Make sure that smartctl is in your suroers file for any user to run without a password prompt. I detail that process in a previous post.
That’s it. Hit up smartctl with the “-A” switch on a drive you want to monitor and note the ID# of the fields you want to pull into Zabbix. Reallocated sectors is usually 5, run time is 9, temperature is 194, etc…
$ sudo smartctl -A /dev/sda
smartctl version 5.38 [x86_64-unknown-linux-gnu] Copyright (C) 2002-8 Bruce Allen
Home page is http://smartmontools.sourceforge.net/
=== START OF READ SMART DATA SECTION ===
SMART Attributes Data Structure revision number: 16
Vendor Specific SMART Attributes with Thresholds:
ID# ATTRIBUTE_NAME FLAG VALUE WORST THRESH TYPE UPDATED WHEN_FAILED RAW_VALUE
1 Raw_Read_Error_Rate 0x002f 200 200 051 Pre-fail Always - 0
3 Spin_Up_Time 0x0027 166 166 021 Pre-fail Always - 6683
4 Start_Stop_Count 0x0032 100 100 000 Old_age Always - 221
5 Reallocated_Sector_Ct 0x0033 200 200 140 Pre-fail Always - 0
7 Seek_Error_Rate 0x002e 200 200 000 Old_age Always - 0
9 Power_On_Hours 0x0032 076 076 000 Old_age Always - 17621
10 Spin_Retry_Count 0x0032 100 100 000 Old_age Always - 0
11 Calibration_Retry_Count 0x0032 100 100 000 Old_age Always - 0
12 Power_Cycle_Count 0x0032 100 100 000 Old_age Always - 151
192 Power-Off_Retract_Count 0x0032 200 200 000 Old_age Always - 28
193 Load_Cycle_Count 0x0032 200 200 000 Old_age Always - 221
194 Temperature_Celsius 0x0022 110 106 000 Old_age Always - 40
196 Reallocated_Event_Count 0x0032 200 200 000 Old_age Always - 0
197 Current_Pending_Sector 0x0032 200 200 000 Old_age Always - 0
198 Offline_Uncorrectable 0x0030 200 200 000 Old_age Offline - 0
199 UDMA_CRC_Error_Count 0x0032 200 200 000 Old_age Always - 43
200 Multi_Zone_Error_Rate 0x0008 200 200 000 Old_age Offline - 0
To get these numbers into Zabbix you need to go to the configure Items for the host you want to monitor.

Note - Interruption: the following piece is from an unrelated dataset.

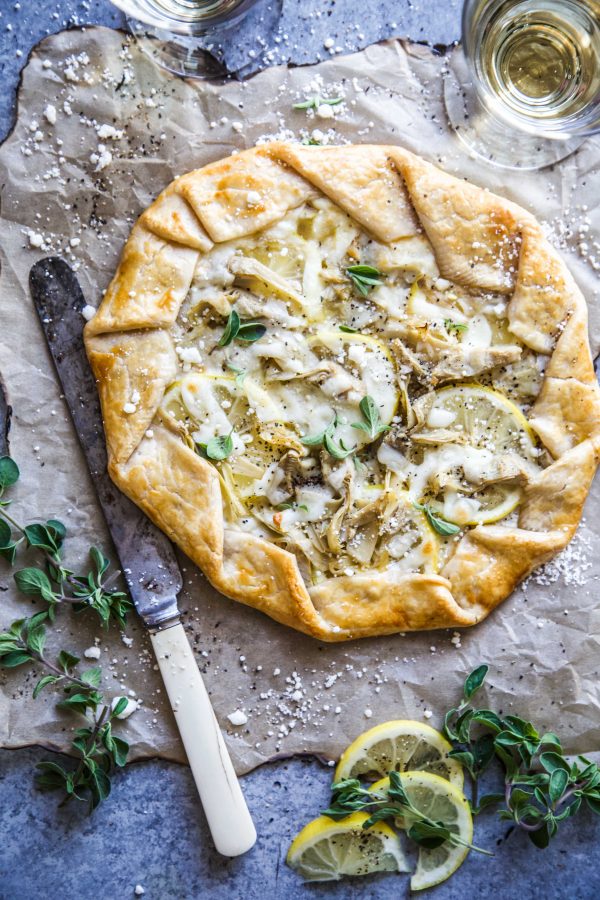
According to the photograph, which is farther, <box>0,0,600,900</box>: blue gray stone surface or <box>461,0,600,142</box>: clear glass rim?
<box>0,0,600,900</box>: blue gray stone surface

Go to Configurations, then Hosts, then click on the Items link for the host in question. In the upper right hit the “Create Item” button. Everything on the add item page is fairly self-explanatory. Set the description to something relevant. For key use “hdd.smart[sda,9]”. This grabs the power_on_hours attribute (9) for drive sda. Use any drive and parameter you wish. Set the update interval to something very low to start with (> 30) just to get it pulling data to make sure it works. Go to the Latest Data section under the Monitoring tab. Switch to the host you’re trying to get the SMART stats from using the drop-down on the upper right. Refresh after a few seconds and you should see it pop up under the -other- section at the bottom. Once you’ve verified on the Item is pulling correct data, set the interval higher. For most SMART stats I use 3-5 minutes (180-300s). If you want to get really complicated you can create all these items under a new template and assign an “Application”. Once that’s done all you need to do is assign the template to a host for Zabbix to start grabbing these stats for you automagically.

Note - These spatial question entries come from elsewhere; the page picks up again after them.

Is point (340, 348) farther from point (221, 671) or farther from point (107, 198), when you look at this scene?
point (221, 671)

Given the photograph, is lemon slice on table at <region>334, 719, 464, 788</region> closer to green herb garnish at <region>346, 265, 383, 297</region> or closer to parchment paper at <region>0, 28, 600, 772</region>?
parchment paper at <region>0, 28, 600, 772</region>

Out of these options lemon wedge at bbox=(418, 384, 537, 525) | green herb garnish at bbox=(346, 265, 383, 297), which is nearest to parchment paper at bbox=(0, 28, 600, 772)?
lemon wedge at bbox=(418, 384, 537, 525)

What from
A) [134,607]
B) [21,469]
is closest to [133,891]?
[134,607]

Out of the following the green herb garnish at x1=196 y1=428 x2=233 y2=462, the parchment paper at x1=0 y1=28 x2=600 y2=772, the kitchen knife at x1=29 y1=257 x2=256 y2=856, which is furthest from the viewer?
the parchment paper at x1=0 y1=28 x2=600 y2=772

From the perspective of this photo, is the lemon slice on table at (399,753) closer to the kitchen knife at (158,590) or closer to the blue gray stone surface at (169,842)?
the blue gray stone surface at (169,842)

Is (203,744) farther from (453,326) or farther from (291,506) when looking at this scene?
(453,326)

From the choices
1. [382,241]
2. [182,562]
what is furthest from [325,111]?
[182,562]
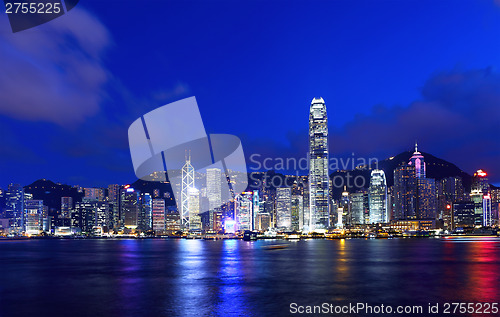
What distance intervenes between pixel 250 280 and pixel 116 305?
21.6 metres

If you run into a stubborn disk that likes to put random crap after the raw value line in the smartctl output like this:
190 Airflow_Temperature_Cel 0x0022 057 029 045 Old_age Always In_the_past 43 (2 160 46 35)
194 Temperature_Celsius 0x0022 043 071 000 Old_age Always - 43 (0 23 0 0)

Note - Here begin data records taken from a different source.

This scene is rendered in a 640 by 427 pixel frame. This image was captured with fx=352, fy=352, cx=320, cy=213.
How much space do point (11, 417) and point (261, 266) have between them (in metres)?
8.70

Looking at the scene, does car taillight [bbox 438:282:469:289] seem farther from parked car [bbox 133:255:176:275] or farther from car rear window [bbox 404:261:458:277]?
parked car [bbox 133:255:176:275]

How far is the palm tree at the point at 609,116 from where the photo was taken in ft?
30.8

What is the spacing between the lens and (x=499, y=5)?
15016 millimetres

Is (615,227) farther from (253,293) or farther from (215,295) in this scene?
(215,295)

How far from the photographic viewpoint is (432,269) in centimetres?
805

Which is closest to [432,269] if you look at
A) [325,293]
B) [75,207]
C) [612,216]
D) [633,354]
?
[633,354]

Simply adjust the Zabbix agent config to strip the extra bits. Since the temperature should only ever be two digits, adjust your agent’s config like so:
UserParameter=hdd.smart.temp[*],sudo smartctl -A /dev/$1 | grep -E -i '^[ ]*($2)[ ]' | cut -c88-90
This is nearly identical to before, except now it’s cutting everything after the 90th character as well. Make sure to adjust your item’s key to use this modified user parameter.